For there must be a pretty accurate balance between the life of the home and the life of the gang, if the boy is to get the best training out of both. If the boy stays at home too much, he is likely to become sissy. If he spends too much time with his gang, the wild and savage impulses of boyhood receive too much exercise, and he becomes wolfish. The boy must, for the most part, make his social adjustments for himself, and the safest time for doing it is while he is still in the home. Boys who have been kept too close, up to the time when they go away to make life for themselves, too often afford most striking lessons in how not to do it. In college and in business, under their unaccustomed liberty, they go all to pieces for lack of the education which they should have had as boys in the gang.
The problem of controlling the instinctive gang activities, therefore, resolves itself into a question of not too much. The home will best influence the gang by aiding its more wholesome interests, while to a considerable extent it shuts its eyes to the rest. Each man does, in his social development, pass through various stages of savagery, and instead of trying to crush out even the most objectionable of the tribal instincts of the growing boy, we ought rather to seek to satisfy them in such wise that he may pass through the lower stages into the higher as safely and as quickly as possible. As Froebel has well said, “The vigorous and complete development of each successive stage depends upon the vigorous and characteristic development of all preceding stages of life.”
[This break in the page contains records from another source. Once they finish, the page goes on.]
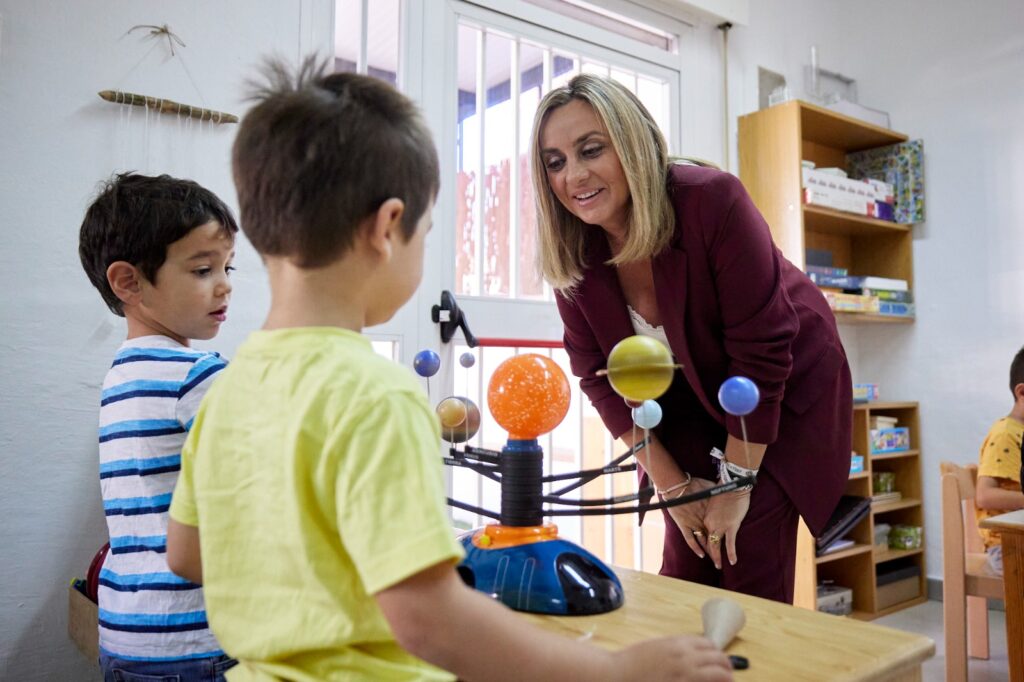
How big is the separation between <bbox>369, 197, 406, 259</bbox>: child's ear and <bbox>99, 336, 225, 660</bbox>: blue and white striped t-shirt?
1.54 ft

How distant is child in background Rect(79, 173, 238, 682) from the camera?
0.91 m

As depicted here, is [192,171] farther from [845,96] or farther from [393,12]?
[845,96]

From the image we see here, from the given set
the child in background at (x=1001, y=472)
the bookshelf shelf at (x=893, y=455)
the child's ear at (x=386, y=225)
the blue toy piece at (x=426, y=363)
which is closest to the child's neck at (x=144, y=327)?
the blue toy piece at (x=426, y=363)

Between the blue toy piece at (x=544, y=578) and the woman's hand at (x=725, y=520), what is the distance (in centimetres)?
39

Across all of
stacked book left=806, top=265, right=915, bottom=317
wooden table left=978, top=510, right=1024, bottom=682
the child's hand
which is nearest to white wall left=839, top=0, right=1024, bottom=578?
stacked book left=806, top=265, right=915, bottom=317

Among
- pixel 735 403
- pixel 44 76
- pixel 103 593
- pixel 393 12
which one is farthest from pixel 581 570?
pixel 393 12

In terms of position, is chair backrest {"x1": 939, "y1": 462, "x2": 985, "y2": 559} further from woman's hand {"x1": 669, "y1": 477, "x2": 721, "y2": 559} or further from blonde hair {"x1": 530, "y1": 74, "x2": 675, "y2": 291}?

The way, then, to deal with the gang instincts is to gratify them. We have already seen that approximately three quarters of our gangs are wont to indulge in hunting, fishing, boating, building camps, going into the woods or to ponds, playing Indians, and the like. This is especially remarkable, as nearly all the gangs of our study come from the cities. In country gangs, these forms of activity are always present. With both city and country boys, they might be made of far greater service than they commonly are.
All persons who have camped with boys know that their interest in the outdoor world does not have to be kindled, but rather restrained and guided. There is never any difficulty about filling in the idle time of the gang with these tribal activities, while there is no doubt that the rugged experiences of tramping, mountain climbing, and camp life, of hunting, fishing, and boating, with the almost infinite forms of manual training involved, wherever the boys do their own cooking and camp work, and care for their own rods, guns, and kits, afford one of the best, as it is one of the most natural, forms of manual education. There is, besides, for the city boy, a training in resourcefulness and gumption which he can hardly get elsewhere. Moreover, under the proper sort of men leaders, this rough outdoor life furnishes the very best conditions for instruction in physical and moral hygiene.
Somewhat paradoxically, therefore, much of this gang play trains a boy to work. Play is work that one likes. But it is work, and it cultivates the same concentration and persistence as work, and often the same constructive imagination. Boys, moreover, often work hard getting ready to play; and by a little tactful guidance from their elders, they can be led through these play activities to the enjoyment of work, and into sound developmental occupations. Notice how in the Tennis Club, the boys, under the inspiration of Mr. M., the father of one of them, went camping on a lake, and for the sake of going fishing, built themselves their own boat. What better education in skill of hand than that boat-building could be found for a crowd of boys on a summer vacation; what better introduction to the joy of labor!